Once she’s in the home, and gives birth to her daughter, Dee becomes more desperate than ever to keep her child. And once she has seen it, and been allowed to briefly hold it, the thought of giving up the little girl becomes agony. But she is young, alone and helpless, and surrounded by people with a vested interest in taking the child: the home is little more than a baby farm, with the young women callously used like breeding stock. The powers-that-be pull out all the tried and true sophistries, telling her it’s sheer selfishness to try to hold onto the child, who might be placed in a happy family and live a blissful life. When the “moral” arguments fail, they turn to financial ones: How can she pay for the care she has received in the home, without the financial support of the potential foster-parents? Defeated and beaten down, she’s forced to accept the fact that her baby is being wrenched away from her, and comforted only by the thought that her daughter will have a happy life.
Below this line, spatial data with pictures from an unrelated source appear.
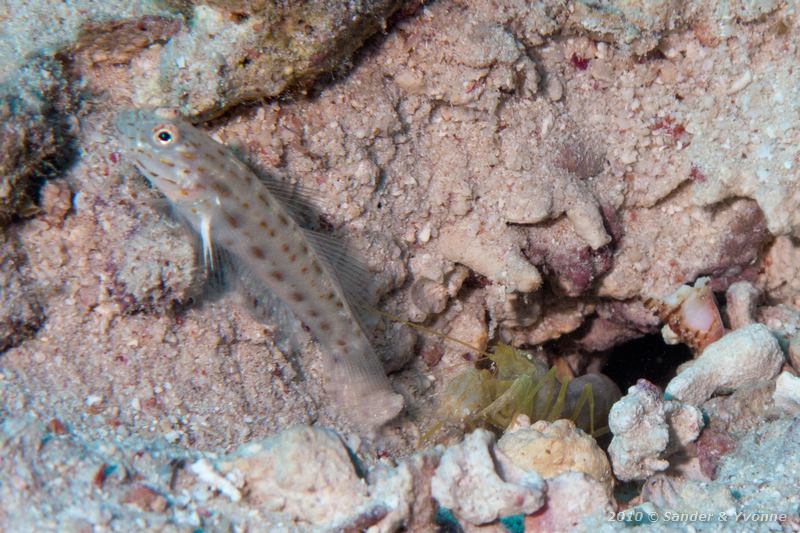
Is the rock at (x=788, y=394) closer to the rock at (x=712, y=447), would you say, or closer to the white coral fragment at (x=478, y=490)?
the rock at (x=712, y=447)

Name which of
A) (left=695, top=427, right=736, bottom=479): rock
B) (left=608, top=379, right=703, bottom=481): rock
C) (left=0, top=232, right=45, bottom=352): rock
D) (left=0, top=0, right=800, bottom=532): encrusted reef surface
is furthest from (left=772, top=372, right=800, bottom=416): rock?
(left=0, top=232, right=45, bottom=352): rock

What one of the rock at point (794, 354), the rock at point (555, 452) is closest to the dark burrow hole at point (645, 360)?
Result: the rock at point (794, 354)

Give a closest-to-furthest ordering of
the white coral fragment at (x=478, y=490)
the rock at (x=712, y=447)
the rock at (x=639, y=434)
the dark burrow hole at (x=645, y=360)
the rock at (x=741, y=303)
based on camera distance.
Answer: the white coral fragment at (x=478, y=490) < the rock at (x=639, y=434) < the rock at (x=712, y=447) < the rock at (x=741, y=303) < the dark burrow hole at (x=645, y=360)

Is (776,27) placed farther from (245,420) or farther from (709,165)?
(245,420)

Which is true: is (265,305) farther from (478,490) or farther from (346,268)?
(478,490)

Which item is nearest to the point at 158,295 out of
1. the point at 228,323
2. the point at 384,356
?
the point at 228,323

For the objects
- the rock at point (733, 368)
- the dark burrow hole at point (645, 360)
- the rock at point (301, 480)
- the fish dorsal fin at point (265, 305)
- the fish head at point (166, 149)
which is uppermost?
the fish head at point (166, 149)
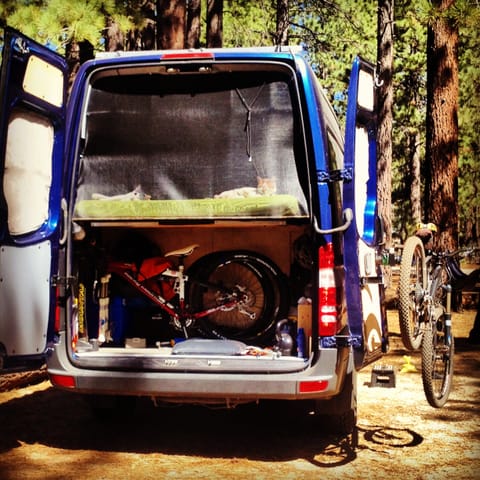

The child, Corrie (Michaela Slezak), will not be so lucky. She is bounced from one foster home to another, and becomes angrier and more bitter every day, till her anger seems almost a force of nature. She’s told that her mother was a whore who abandoned her, and her every decent impulse is thwarted. She develops a streak of self-hatred and violence which is expressed in a passion for death metal music. When the girl is in her twenties, Dee finally finds a way to reach out to her daughter — but her attempts at reconciliation meet with strong resistance.
Hill’s play has a raw elemental power that delivers an emotional wallop, and both Dee and Corie emerge as larger than life figures, with surprising stature and a startlingly gritty reality. Director Tony Abatemarco has cast the piece beautifully, and gives it a passionate and loyal production. Both Cummins and Slezak deliver vivid, credible, gut-wrenching performances while all the other roles are played by a chorus of two. In a wonderful display of versatility, Adrian Gonzalez portrays all the fathers, boyfriends and lovers, including a shaggy metal-head musician, with Amy Harmon as the many mothers, nurses, counselors and nuns.
Cellist Marilyn Winkle provides the effective incidental music, and Jeff McLaughlin designed the handsome, abstract impressionistic set.